I love recipes that get handed down from other generations. I have several that I have been lucky enough to receive from my mother and Omi. But this one isn’t from my family. My amazing friend, Laurie (aka @SuperSlush) was kind enough to share her Grandmother’s Pound Cake recipe with me….and told me it would be ok if I posted it here to share with you all. This recipe is very basic, but absolutely delicious. There are so many different things you can add to this recipe to make it even more delicious depending on your mood….on my first attempt to make this recipe I was in the mood for a Cherry Lemonade….a la Sonic. So I added these…

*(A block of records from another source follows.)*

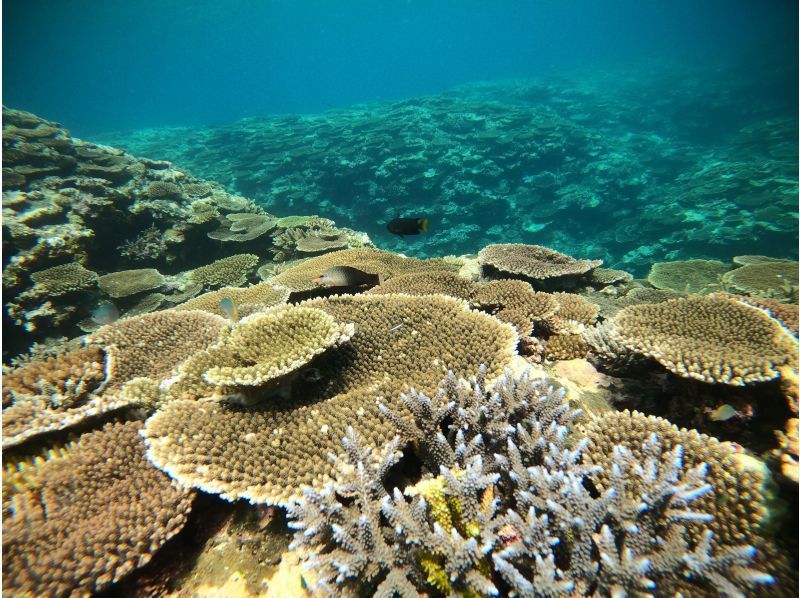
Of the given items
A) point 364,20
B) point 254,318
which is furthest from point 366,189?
point 364,20

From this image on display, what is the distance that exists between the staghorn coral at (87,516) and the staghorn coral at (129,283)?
771 cm

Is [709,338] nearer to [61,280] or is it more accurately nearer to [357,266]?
[357,266]

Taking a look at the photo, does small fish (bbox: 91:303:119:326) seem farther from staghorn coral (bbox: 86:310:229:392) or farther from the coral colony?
staghorn coral (bbox: 86:310:229:392)

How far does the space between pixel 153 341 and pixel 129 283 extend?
6912 mm

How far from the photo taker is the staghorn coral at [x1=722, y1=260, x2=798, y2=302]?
6688mm

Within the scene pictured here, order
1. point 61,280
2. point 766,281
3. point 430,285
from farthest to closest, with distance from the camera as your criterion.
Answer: point 61,280, point 766,281, point 430,285

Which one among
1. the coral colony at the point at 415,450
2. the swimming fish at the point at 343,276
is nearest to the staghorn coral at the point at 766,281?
the coral colony at the point at 415,450

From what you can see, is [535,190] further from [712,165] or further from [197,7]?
[197,7]

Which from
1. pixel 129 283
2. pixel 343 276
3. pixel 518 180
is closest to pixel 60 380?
pixel 343 276

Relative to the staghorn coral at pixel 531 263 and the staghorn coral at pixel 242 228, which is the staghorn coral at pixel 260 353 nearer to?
the staghorn coral at pixel 531 263

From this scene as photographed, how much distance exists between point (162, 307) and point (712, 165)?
36.2m

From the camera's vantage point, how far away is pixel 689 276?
8.61 metres

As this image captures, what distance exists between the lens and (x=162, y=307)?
29.7 ft

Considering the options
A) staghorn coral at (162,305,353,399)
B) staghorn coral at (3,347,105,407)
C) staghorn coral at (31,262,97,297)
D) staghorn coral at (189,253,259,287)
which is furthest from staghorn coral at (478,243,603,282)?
staghorn coral at (31,262,97,297)
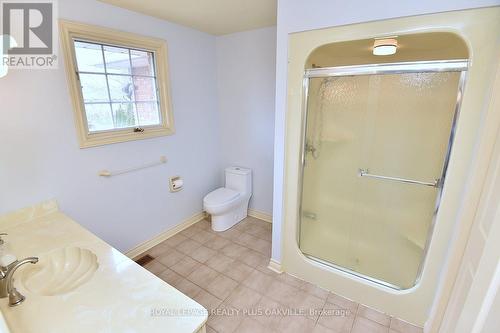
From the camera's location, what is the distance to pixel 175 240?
259cm

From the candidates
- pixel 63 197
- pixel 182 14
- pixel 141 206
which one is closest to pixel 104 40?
pixel 182 14

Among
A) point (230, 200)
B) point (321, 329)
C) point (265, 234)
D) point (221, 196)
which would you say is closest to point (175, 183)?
point (221, 196)

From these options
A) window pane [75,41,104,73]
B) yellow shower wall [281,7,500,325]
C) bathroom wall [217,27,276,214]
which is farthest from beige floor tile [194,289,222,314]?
window pane [75,41,104,73]

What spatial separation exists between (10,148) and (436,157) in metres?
2.97

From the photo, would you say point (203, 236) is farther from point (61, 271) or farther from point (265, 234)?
point (61, 271)

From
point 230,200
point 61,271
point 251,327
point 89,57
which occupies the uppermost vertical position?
point 89,57

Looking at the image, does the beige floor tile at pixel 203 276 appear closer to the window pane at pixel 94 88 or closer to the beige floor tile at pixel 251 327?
the beige floor tile at pixel 251 327

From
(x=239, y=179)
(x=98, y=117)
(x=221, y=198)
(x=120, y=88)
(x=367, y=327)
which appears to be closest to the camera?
(x=367, y=327)

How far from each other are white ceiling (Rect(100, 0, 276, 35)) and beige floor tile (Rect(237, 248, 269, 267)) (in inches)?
87.7

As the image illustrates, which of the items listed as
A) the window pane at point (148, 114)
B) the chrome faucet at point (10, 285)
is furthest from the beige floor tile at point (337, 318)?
the window pane at point (148, 114)

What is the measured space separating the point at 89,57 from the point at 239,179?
1854 millimetres

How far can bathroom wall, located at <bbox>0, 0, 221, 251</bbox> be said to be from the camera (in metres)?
1.50

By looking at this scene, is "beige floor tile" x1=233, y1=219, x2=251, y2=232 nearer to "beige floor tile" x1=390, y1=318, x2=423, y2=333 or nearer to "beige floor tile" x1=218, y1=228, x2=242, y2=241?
"beige floor tile" x1=218, y1=228, x2=242, y2=241

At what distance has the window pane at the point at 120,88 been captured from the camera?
199cm
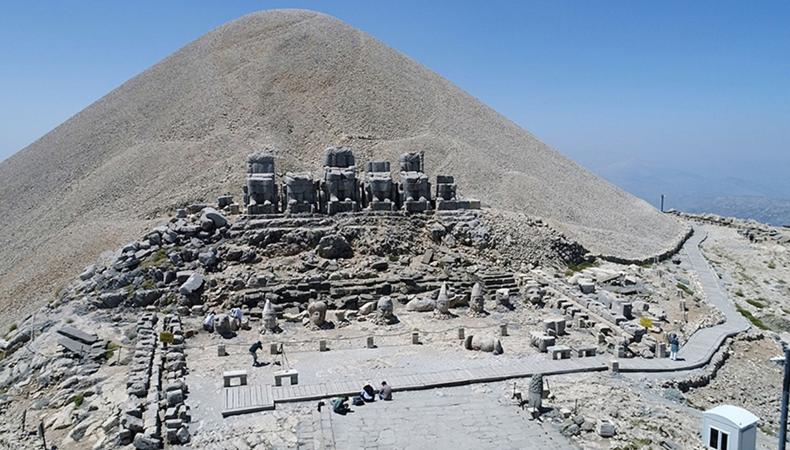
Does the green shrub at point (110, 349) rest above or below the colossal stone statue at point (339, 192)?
below

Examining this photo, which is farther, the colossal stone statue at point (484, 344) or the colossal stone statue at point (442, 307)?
the colossal stone statue at point (442, 307)

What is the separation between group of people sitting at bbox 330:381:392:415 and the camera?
16078 mm

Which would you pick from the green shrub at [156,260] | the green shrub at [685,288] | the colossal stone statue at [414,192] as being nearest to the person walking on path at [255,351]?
the green shrub at [156,260]

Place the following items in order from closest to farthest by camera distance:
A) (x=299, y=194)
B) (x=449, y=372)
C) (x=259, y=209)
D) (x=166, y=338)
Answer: (x=449, y=372), (x=166, y=338), (x=259, y=209), (x=299, y=194)

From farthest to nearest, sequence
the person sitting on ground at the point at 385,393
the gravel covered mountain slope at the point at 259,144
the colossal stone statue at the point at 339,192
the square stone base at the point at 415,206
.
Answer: the gravel covered mountain slope at the point at 259,144 → the square stone base at the point at 415,206 → the colossal stone statue at the point at 339,192 → the person sitting on ground at the point at 385,393

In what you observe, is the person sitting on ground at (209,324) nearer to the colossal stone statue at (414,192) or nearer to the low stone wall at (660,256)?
the colossal stone statue at (414,192)

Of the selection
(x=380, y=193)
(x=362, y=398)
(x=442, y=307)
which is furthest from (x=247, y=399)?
(x=380, y=193)

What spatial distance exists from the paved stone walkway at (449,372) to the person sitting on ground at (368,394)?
0.44 metres

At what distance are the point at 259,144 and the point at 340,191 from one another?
15233 mm

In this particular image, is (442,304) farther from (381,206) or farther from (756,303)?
(756,303)

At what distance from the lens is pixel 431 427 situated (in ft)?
50.6

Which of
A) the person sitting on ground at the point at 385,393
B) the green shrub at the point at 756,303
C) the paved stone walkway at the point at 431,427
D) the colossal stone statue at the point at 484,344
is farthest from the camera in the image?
the green shrub at the point at 756,303

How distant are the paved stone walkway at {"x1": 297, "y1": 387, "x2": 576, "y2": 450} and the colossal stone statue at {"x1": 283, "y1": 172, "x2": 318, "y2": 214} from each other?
44.1 feet

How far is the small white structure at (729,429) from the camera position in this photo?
46.1 feet
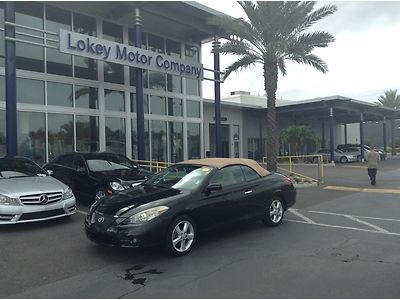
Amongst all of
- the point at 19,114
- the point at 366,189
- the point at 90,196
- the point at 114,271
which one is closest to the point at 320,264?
the point at 114,271

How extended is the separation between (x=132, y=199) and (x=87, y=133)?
13578 mm

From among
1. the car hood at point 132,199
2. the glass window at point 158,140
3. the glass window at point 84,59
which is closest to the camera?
the car hood at point 132,199

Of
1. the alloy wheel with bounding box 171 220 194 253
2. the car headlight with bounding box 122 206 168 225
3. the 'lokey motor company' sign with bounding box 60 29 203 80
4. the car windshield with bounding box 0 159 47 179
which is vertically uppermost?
the 'lokey motor company' sign with bounding box 60 29 203 80

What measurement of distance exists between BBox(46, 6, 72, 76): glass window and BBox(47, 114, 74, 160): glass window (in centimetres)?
203

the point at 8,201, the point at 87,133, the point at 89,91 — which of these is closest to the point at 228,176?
the point at 8,201

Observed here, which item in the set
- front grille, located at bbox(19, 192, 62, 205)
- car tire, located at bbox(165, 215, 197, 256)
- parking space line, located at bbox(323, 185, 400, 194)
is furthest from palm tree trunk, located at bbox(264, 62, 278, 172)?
car tire, located at bbox(165, 215, 197, 256)

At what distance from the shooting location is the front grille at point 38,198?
779 centimetres

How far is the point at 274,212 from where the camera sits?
8.21m

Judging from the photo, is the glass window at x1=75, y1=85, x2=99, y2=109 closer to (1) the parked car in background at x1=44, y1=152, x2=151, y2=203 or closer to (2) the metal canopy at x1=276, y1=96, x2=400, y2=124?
(1) the parked car in background at x1=44, y1=152, x2=151, y2=203

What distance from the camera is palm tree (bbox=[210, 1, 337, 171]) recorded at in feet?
59.0

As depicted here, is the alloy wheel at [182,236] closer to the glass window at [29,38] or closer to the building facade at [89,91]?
the building facade at [89,91]

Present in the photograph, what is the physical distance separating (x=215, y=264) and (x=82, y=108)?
583 inches

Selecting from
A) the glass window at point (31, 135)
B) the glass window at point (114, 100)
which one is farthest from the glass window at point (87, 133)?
the glass window at point (31, 135)

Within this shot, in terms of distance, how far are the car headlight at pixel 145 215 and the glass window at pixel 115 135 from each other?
14.5 metres
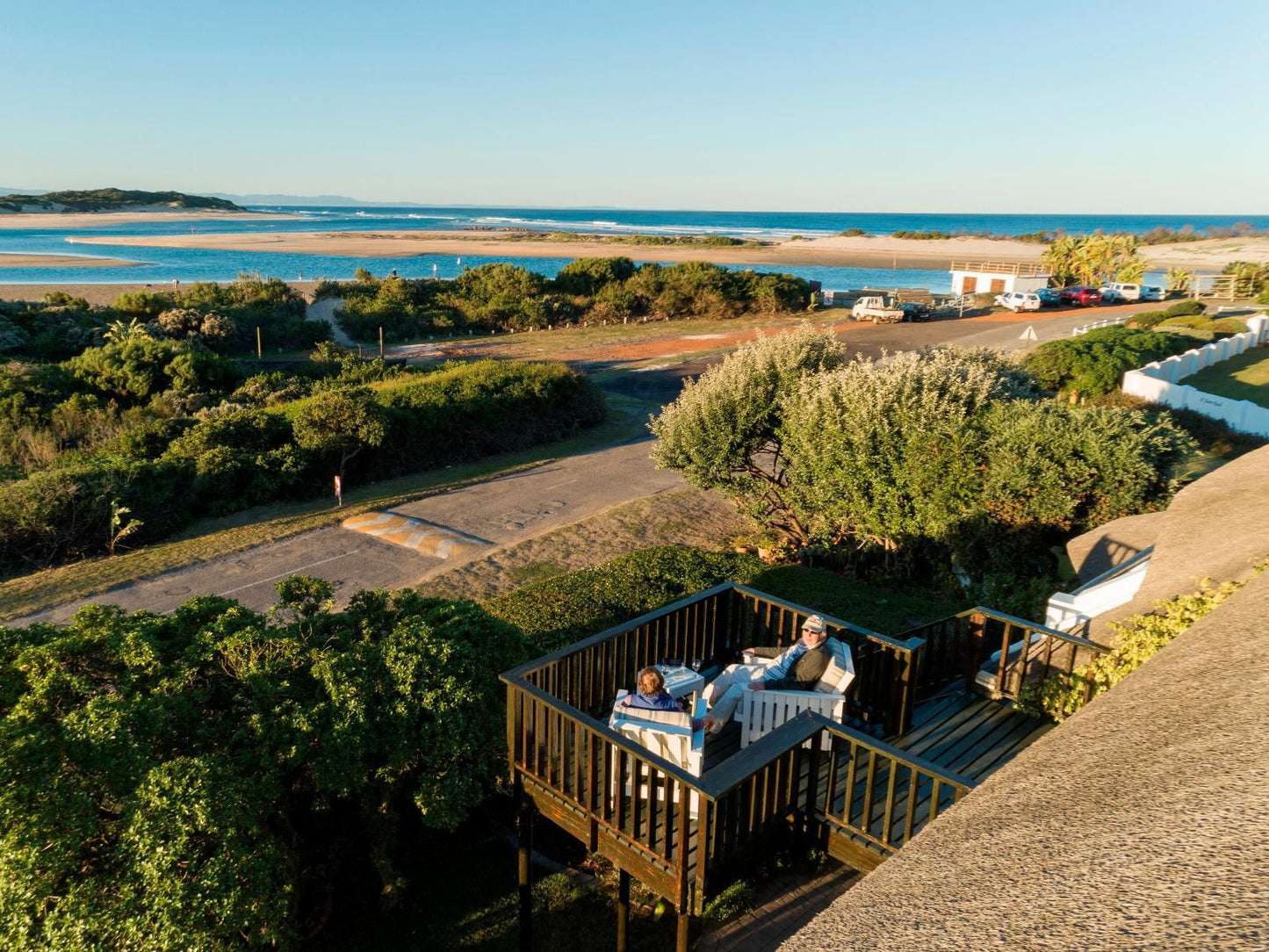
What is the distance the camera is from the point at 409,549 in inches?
609

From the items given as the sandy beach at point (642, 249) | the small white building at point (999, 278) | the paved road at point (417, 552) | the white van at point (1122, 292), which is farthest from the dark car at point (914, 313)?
the sandy beach at point (642, 249)

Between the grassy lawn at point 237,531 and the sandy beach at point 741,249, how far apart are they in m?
83.8

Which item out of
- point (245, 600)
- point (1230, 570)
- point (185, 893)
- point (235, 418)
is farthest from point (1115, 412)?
point (235, 418)

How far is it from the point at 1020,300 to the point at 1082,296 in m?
4.14

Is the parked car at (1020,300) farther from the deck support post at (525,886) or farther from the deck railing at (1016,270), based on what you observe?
the deck support post at (525,886)

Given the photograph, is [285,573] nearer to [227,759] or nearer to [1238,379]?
[227,759]

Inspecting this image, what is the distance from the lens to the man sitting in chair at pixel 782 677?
6.95 m

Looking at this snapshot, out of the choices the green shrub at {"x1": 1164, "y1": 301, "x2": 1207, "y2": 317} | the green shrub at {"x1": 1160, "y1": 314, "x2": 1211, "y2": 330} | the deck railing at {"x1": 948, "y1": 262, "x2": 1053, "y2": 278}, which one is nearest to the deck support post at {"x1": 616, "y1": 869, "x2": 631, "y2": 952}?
the green shrub at {"x1": 1160, "y1": 314, "x2": 1211, "y2": 330}

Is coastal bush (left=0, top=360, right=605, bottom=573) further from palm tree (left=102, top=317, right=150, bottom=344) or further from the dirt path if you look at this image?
the dirt path

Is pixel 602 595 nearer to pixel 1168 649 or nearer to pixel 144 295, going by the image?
pixel 1168 649

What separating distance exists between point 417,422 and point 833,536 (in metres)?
11.9

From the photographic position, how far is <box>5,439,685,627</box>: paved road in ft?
44.2

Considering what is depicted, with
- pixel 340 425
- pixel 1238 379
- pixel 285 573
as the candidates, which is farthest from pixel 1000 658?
pixel 1238 379

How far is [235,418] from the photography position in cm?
1959
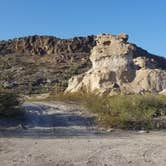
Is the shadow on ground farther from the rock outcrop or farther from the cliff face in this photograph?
the cliff face

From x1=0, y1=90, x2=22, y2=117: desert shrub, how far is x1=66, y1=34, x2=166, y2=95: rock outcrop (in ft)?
34.6

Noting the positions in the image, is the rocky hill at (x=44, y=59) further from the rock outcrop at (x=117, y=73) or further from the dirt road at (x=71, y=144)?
the dirt road at (x=71, y=144)

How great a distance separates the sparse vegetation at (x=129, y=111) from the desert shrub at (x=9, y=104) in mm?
3533

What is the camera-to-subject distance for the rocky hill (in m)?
71.7

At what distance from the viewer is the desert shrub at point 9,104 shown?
2069cm

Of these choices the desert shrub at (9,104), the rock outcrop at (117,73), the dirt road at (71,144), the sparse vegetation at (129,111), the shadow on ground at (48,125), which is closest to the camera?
the dirt road at (71,144)

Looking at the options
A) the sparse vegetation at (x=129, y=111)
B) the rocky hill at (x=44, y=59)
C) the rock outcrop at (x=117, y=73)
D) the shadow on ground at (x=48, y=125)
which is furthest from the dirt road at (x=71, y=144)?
the rocky hill at (x=44, y=59)

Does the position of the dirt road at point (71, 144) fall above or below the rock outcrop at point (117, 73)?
below

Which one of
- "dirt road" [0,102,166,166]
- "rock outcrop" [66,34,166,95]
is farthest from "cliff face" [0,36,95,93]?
"dirt road" [0,102,166,166]

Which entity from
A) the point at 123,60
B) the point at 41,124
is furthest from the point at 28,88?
the point at 41,124

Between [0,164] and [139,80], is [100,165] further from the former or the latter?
[139,80]

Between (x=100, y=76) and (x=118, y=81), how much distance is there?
1263 millimetres

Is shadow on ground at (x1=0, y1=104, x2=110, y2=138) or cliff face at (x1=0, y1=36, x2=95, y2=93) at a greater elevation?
cliff face at (x1=0, y1=36, x2=95, y2=93)

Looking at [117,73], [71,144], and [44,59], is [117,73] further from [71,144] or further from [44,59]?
[44,59]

Maraschino Cherries!! Oh, and some lemon. I love these cherries…I really don’t care how they are made, or what goes in them…they are yummy.
Old Fashioned Pound Cake Recipe Graciously Given by Laurie
Preheat to 350. Grease a 10 inch bundt or tube pan.
3 cups sugar
2 sticks butter
1/2 cup shortening
3 cups flour
1 cup milk
Cream sugar, butter and shortening until fluffy. Add eggs, one at a time, scraping sides in between additions. Alternate flour and milk, starting and ending with flour. Pour into greased bundt/tube pan. Bake for 55-65 minutes or until a tester comes out clean.
To make this a Cherry Lemonade Pound Cake zest and juice two lemons and add to the sugar, shortening and butter while creaming. Drain a jar of maraschino cherries (save the juice to make a powdered sugar glaze), and fold in cherries before putting batter in pan.
To make the cherry glaze mix the juice from the jar of cherries with powdered sugar until you achieve the desired consistency. Pour over cooled pound cake.
Look at this cake….but look quick, it wont last long….
Thank you, Laurie for sharing your Grandmother’s recipe with me…and for letting me pass it on to all of you.